Repetition of this study using participants that represent a different group of people would strengthen and broaden the information that is known regarding psychoneuroimmunology and specifically the correlation between intelligence and depression. Future research that would build on this study would include using different sets of individuals to represent the group of people with higher intelligence, and compare these results to the results obtained using Mensa members. For example, this study could be conducted using Mensa members from other countries other than America.
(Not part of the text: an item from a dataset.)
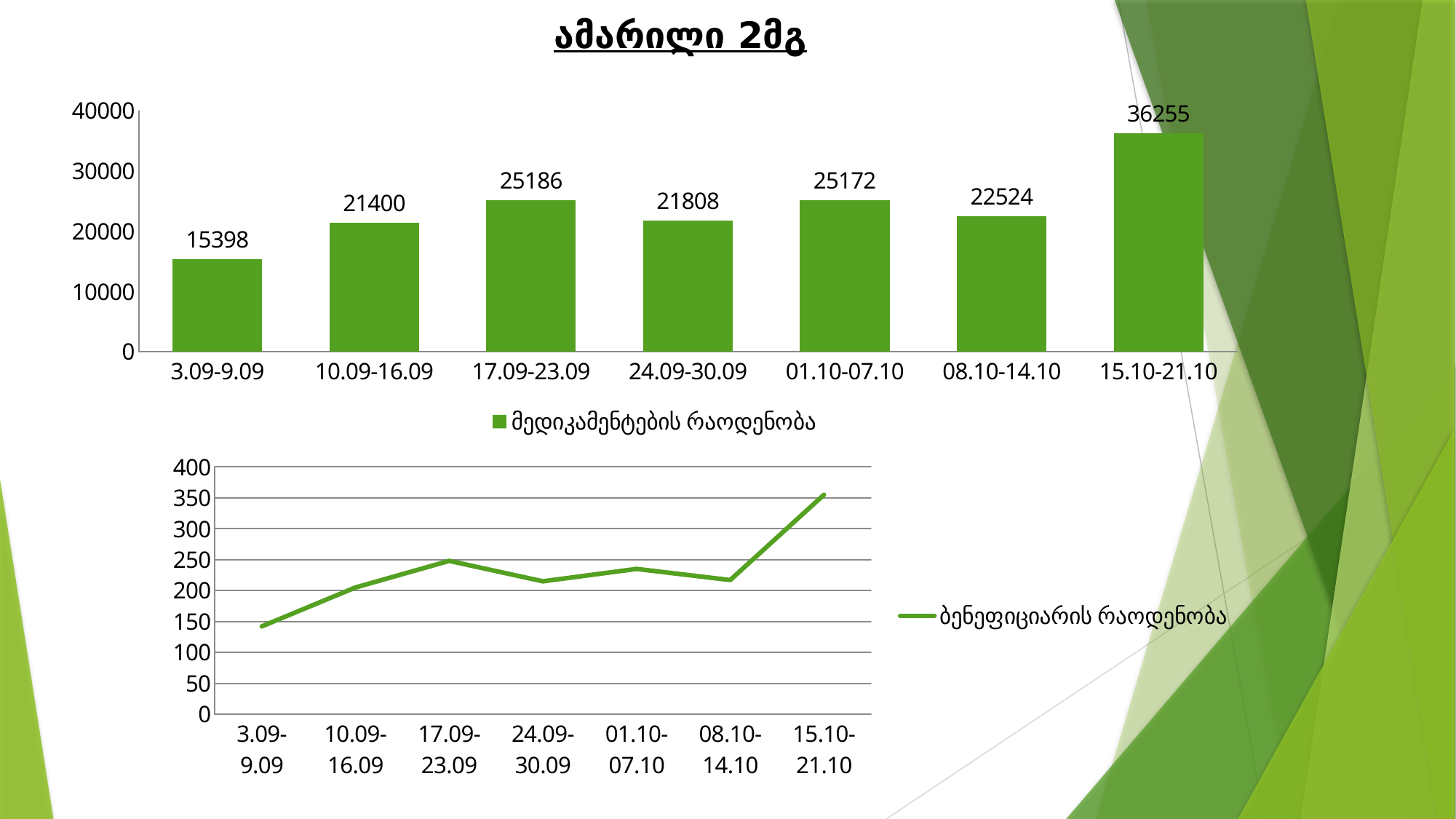
How many bars are in the top bar chart? 7 What is the legend entry of the bottom line chart? ბენეფიციარის რაოდენობა In the top bar chart, which is larger: the value for 10.09-16.09 or the value for 24.09-30.09? 24.09-30.09 In the top bar chart, what is the difference between the values for 15.10-21.10 and 08.10-14.10? 13731 In the top bar chart, what is the value for 15.10-21.10? 36255 In the top bar chart, what is the value for 3.09-9.09? 15398 What type of chart is the bottom chart on the slide? line chart In the top bar chart, what is the value for 24.09-30.09? 21808 In the top bar chart, which period has the highest value? 15.10-21.10 In the bottom line chart, is the value for 15.10-21.10 greater or less than 300? greater In the top bar chart, which period has the lowest value? 3.09-9.09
Due to the fact that Karpinski and her team could not not confirm the Mensa participant’s IQs, further research could be conducted using participants whose IQ could be verified as being a number that would qualify them as being highly intelligent. 

 

References

 Karpinski RI, Kolb AMK, Tetreault NA, Borowski TB. 2017. High intelligence: a risk factor for psychological and physiological overexcitabilities. Intelligence. 2018;66:8–23. 

Navrady L, Ritchie S, Chan S, Kerr D, Adams M, Hawkins E, Porteous D, Deary I, Gale C, Batty G, et al. 2016. Intelligence and neuroticism in relation to depression and psychological distress: evidence from two large population cohorts. European Psychiatry. 2017;43:58–65. 

  Weismann-Arcache C, Tordjman S. 2012. Relationships between depression and high intellectual potential. Depression Research and Treatment. 2012;2012:1–8.